Despite what some simple Googling might imply, it's entirely possible to use a /32 as a netmask for an IP address on Linux. The important detail is that it can't be the primary IP address. That primary can be an RFC1918 address (i.e. nonrouteable on the Internet) but your default gateway needs to be able to route to you via something other than the /32.

Here's the setup. Assume a Cisco router on 192.0.2.1/24 and a Linux server on 192.0.2.2/24. The /32 we'll use is 192.0.3.1/32.

On the server:

ip addr add dev eth0 192.0.2.2/24
ip addr add dev eth0 192.0.3.1/32

On the router:

interface FastEthernet0/1
ip address 192.0.2.1 255.255.255.0
ip route 192.0.3.1 255.255.255.255 192.0.2.2

At this point, you should be able to ping both 192.0.2.2 and 192.0.3.1 from the router.

The other step you may need to take is to add some routing on the Linux server to source from the 192.0.3.1 address. Normally traffic that is received on that IP will reply with that IP, so that's fine, but for new traffic if you want the source to be the /32, you'll need a special route:

ip route add 10.0.0.0/8 via 192.0.2.1 src 192.0.3.1

See, I told you it was easy.

tags: 

3 Comments

/etc/network/interfaces equivalent?

Thanks for this! But it would be brilliant if you could also say what the /etc/network/interfaces entry equivalent to those two ip commands is. ifupdown complains about "duplicate interface" if I have two iface eth0 entries, and "duplicate option" if I just put two address entries under the same iface eth0 stanza.
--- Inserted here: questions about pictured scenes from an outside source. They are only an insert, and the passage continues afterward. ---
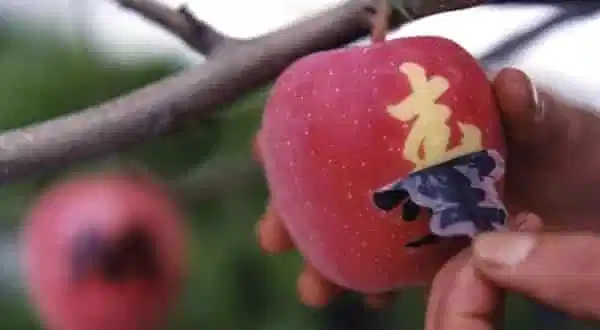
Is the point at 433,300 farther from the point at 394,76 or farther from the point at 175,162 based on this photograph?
the point at 175,162

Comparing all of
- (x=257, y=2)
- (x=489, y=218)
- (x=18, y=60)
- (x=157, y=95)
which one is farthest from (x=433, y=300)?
(x=257, y=2)

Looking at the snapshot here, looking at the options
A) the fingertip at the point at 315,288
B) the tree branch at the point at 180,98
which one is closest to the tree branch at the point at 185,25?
the tree branch at the point at 180,98

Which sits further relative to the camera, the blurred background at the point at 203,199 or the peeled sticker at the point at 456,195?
the blurred background at the point at 203,199

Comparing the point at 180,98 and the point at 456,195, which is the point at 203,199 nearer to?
the point at 180,98

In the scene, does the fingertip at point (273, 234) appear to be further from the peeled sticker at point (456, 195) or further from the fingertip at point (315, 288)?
the peeled sticker at point (456, 195)

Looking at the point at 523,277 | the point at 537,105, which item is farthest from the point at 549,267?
the point at 537,105
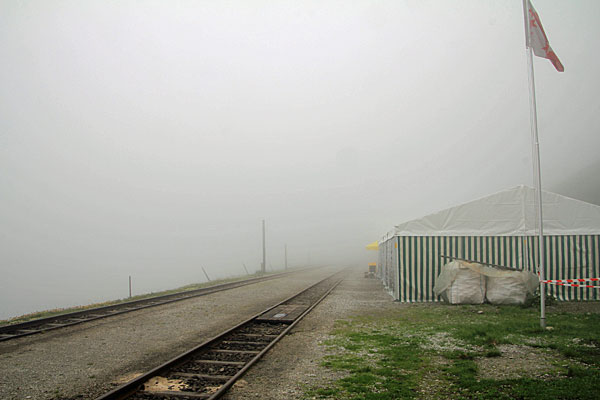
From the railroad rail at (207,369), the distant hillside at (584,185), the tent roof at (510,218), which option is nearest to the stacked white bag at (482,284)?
the tent roof at (510,218)

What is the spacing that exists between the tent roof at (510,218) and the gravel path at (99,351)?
7239 mm

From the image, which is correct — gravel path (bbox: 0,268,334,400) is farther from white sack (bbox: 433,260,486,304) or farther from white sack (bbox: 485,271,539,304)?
white sack (bbox: 485,271,539,304)

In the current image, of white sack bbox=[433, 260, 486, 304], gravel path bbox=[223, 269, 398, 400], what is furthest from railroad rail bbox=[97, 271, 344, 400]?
white sack bbox=[433, 260, 486, 304]

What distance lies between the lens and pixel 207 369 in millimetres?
6371

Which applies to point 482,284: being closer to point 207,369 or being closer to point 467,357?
point 467,357

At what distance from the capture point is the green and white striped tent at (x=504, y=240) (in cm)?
1386

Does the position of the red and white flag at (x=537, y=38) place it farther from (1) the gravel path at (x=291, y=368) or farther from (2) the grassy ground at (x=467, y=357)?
(1) the gravel path at (x=291, y=368)

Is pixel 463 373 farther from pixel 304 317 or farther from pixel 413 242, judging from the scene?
pixel 413 242

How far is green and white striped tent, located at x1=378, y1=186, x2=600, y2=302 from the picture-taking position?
45.5ft

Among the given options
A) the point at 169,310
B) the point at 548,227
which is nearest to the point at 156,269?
the point at 169,310

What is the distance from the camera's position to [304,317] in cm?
1155

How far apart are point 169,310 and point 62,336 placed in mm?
4374

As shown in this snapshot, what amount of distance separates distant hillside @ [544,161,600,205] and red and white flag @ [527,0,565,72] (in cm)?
6645

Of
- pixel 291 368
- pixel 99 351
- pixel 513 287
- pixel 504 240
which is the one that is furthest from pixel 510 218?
pixel 99 351
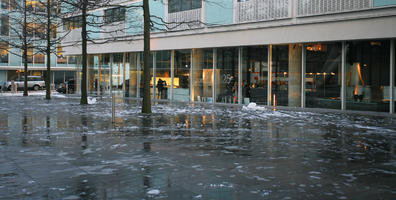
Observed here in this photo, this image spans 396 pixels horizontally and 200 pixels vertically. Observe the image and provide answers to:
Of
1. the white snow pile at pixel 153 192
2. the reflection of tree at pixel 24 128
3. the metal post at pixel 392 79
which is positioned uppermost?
the metal post at pixel 392 79

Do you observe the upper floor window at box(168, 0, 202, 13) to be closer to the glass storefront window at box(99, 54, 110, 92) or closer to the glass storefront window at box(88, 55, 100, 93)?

/etc/network/interfaces - like this?

Having searched around and fiddled with /etc/network/interfaces,

auto eth0
iface eth0 inet static
    address 192.0.2.2
    netmask 255.255.255.0

auto eth0:1
iface eth0:1 inet static
    address 192.0.3.1
    netmask 255.255.255.255

would seem to be the right thing for Debian/Ubuntu?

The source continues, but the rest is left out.